There are 2 best solutions below

0
Marco Bonelli On BEST ANSWER

You seem to be interpreting the two colons after an option name in the wrong way. The syntax t:: does not mean "option -t is optional", it means "option -t takes an optional argument". All options are considered optional, you should check if mandatory options are supplied by yourself.

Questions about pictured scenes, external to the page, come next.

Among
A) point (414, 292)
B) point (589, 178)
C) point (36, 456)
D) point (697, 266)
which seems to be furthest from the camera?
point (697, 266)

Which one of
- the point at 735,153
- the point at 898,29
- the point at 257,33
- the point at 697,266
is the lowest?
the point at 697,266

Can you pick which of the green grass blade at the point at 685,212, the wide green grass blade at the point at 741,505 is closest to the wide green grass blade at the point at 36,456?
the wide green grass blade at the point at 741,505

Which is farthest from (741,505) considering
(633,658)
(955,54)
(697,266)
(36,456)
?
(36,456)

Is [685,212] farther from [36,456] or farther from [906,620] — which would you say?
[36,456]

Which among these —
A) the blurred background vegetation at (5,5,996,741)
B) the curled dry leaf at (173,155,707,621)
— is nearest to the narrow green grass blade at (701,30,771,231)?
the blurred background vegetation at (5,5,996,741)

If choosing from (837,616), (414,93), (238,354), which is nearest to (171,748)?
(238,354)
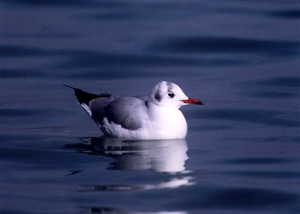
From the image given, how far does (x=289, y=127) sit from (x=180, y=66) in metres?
3.25

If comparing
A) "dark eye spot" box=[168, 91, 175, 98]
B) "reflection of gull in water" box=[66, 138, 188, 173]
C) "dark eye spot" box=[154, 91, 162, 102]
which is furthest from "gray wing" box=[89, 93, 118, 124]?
"dark eye spot" box=[168, 91, 175, 98]

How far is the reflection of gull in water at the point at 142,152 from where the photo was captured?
6768 mm

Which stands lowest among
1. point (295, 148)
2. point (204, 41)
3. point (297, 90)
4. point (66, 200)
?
point (66, 200)

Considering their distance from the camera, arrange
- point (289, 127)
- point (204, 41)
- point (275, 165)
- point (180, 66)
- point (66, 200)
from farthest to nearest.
Result: 1. point (204, 41)
2. point (180, 66)
3. point (289, 127)
4. point (275, 165)
5. point (66, 200)

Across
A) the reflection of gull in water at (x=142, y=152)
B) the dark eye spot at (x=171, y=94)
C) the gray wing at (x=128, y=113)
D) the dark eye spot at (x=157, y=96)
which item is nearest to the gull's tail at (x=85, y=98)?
the gray wing at (x=128, y=113)

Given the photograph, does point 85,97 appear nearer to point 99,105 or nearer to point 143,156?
point 99,105

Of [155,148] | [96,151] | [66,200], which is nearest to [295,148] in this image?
[155,148]

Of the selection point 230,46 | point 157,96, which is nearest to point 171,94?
point 157,96

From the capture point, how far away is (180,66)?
11.3 m

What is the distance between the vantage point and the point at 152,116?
765 centimetres

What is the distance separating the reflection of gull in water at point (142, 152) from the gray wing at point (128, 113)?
20 centimetres

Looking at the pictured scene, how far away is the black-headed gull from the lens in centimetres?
761

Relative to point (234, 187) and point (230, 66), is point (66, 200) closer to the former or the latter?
point (234, 187)

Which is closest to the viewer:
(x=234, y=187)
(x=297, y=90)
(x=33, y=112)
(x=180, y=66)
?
(x=234, y=187)
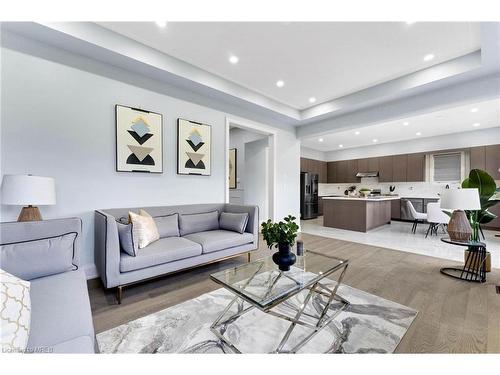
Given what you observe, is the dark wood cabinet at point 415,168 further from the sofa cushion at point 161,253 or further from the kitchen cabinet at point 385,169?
the sofa cushion at point 161,253

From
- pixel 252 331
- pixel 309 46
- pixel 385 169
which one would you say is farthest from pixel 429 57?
pixel 385 169

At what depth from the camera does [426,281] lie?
255 cm

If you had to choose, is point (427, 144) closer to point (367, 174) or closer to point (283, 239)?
point (367, 174)

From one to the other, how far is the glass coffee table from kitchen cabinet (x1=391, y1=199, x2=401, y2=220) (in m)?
6.42

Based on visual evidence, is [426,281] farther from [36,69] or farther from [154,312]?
[36,69]

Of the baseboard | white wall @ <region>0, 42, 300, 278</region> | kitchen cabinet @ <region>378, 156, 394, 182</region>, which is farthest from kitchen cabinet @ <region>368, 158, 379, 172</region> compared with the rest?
the baseboard

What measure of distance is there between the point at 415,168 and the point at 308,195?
347cm

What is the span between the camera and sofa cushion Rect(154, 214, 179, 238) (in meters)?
2.76

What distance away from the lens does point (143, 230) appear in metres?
2.34

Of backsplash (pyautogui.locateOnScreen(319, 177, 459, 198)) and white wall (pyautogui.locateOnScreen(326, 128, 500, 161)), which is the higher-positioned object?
white wall (pyautogui.locateOnScreen(326, 128, 500, 161))

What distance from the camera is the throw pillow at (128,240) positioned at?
218 centimetres

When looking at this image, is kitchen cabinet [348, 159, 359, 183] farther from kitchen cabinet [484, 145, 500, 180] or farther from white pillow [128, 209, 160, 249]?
white pillow [128, 209, 160, 249]

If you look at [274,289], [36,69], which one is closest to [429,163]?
[274,289]
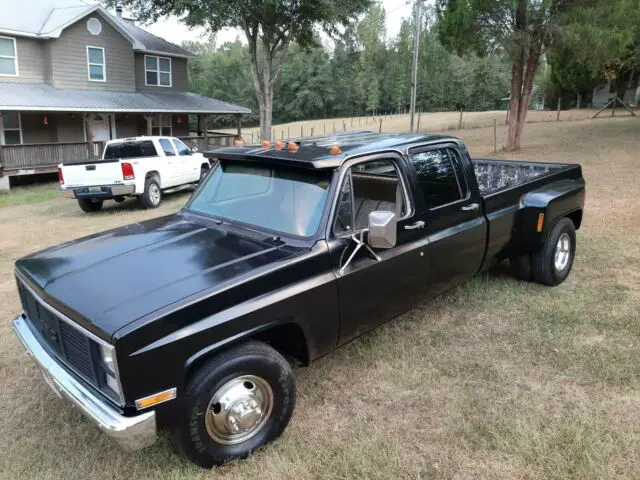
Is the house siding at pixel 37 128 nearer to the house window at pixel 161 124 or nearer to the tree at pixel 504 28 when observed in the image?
the house window at pixel 161 124

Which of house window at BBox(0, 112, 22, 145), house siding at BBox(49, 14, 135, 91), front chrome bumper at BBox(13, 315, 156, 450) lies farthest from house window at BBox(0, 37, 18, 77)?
front chrome bumper at BBox(13, 315, 156, 450)

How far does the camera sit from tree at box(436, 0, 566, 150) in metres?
15.4

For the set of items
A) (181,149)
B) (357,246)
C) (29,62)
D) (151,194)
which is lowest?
(151,194)

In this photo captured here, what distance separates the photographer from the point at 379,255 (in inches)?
141

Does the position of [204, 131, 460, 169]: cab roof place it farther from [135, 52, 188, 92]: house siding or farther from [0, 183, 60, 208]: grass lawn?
[135, 52, 188, 92]: house siding

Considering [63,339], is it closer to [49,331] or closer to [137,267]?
[49,331]

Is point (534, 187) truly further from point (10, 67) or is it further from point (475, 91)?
point (475, 91)

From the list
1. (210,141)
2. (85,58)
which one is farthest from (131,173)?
(210,141)

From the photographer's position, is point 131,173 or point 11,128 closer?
point 131,173

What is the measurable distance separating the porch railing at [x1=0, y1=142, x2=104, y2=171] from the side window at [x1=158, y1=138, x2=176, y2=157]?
15.7 ft

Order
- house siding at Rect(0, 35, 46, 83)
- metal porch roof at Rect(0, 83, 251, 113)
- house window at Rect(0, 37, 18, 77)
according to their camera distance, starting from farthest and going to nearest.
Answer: house siding at Rect(0, 35, 46, 83) < house window at Rect(0, 37, 18, 77) < metal porch roof at Rect(0, 83, 251, 113)

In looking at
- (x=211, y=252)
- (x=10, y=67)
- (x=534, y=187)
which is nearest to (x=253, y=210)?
(x=211, y=252)

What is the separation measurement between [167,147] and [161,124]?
40.0 ft

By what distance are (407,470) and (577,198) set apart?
4.10m
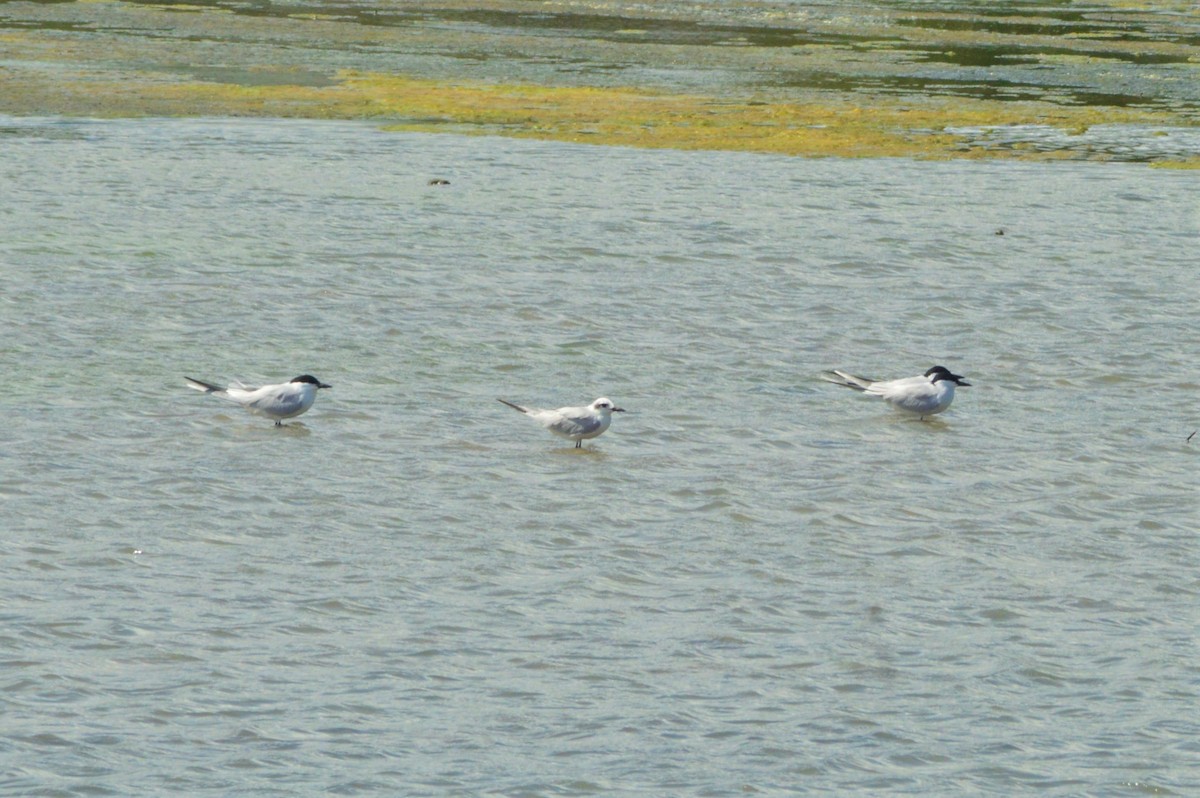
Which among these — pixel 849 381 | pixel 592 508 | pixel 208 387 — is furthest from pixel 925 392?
pixel 208 387

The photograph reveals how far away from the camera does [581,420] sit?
13.2 m

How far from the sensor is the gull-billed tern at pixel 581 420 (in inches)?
518

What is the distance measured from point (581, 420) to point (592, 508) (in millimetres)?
1331

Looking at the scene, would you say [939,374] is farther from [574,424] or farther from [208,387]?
[208,387]

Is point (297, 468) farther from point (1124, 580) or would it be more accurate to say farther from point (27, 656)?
point (1124, 580)

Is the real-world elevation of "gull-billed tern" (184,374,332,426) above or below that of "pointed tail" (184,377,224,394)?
above

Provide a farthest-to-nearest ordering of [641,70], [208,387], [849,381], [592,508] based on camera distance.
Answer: [641,70], [849,381], [208,387], [592,508]

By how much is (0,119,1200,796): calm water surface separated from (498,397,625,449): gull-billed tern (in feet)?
0.66

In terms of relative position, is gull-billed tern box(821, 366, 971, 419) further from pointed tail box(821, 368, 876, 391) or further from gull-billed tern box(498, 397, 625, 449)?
gull-billed tern box(498, 397, 625, 449)

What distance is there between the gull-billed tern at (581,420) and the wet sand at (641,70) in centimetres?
1610

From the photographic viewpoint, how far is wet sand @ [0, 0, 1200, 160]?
3103 cm

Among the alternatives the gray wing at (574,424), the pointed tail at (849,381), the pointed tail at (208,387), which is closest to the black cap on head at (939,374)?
the pointed tail at (849,381)

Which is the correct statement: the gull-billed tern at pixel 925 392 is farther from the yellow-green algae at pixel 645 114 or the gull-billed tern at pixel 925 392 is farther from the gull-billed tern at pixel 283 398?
the yellow-green algae at pixel 645 114

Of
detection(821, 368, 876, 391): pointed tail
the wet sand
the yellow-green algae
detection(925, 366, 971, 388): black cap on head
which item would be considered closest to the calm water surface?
detection(821, 368, 876, 391): pointed tail
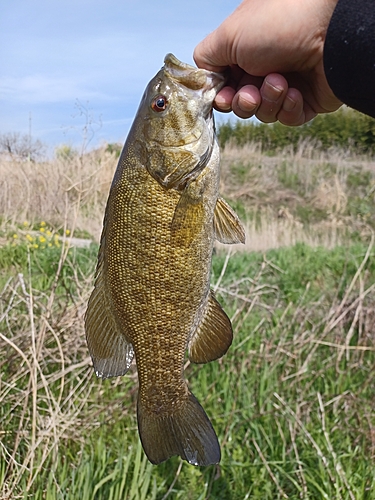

As per why the argument does not get parsed, this looks like a quirk of getopt. In case of options with optional arguments (two colons :: after the option name), getopt only recognizes the argument if it is specified along the option itself without whitespace between the two. So for example -t2 or --threads=2 works, while -t 2 or --threads 2 does not. This is probably because in the case of optional option arguments it is impossible for getopt to understand whether you are giving an option without argument followed by a positional argument OR an option with an argument followed by no positional argument.

For mandatory arguments however this does not seem to happen and you can write any of -t2, -t 2, --threads 2 or --threads=2 and get the same result.

I don't think you want optional option arguments anyway, so just remove all the additional colons you added and everything should work as you wish:

ARGS=$(getopt -o i:o:t:s:ch -l 'input:,output:,threads:,seq_tech:,clean,help' -n 'prokaregia.sh' -- "$@")

In any case, the -- will always be printed by getopt to let you know that there are no more options and from that point onwards you only have positional arguments.

0
Ted Lyngmo On

The argument -- is a common way for programs to separate options (and their arguments) from the rest of the arguments. getopts stops parsing options if it sees --. This makes it possible to give options as -o -- -p and -p would there not be parsed as an option but be left to the program as a regular argument.

What it shows you after -- is therefore all the arguments not parsed as options (or arguments to options) - after rearranging them into something that you can easily loop over until -- is found.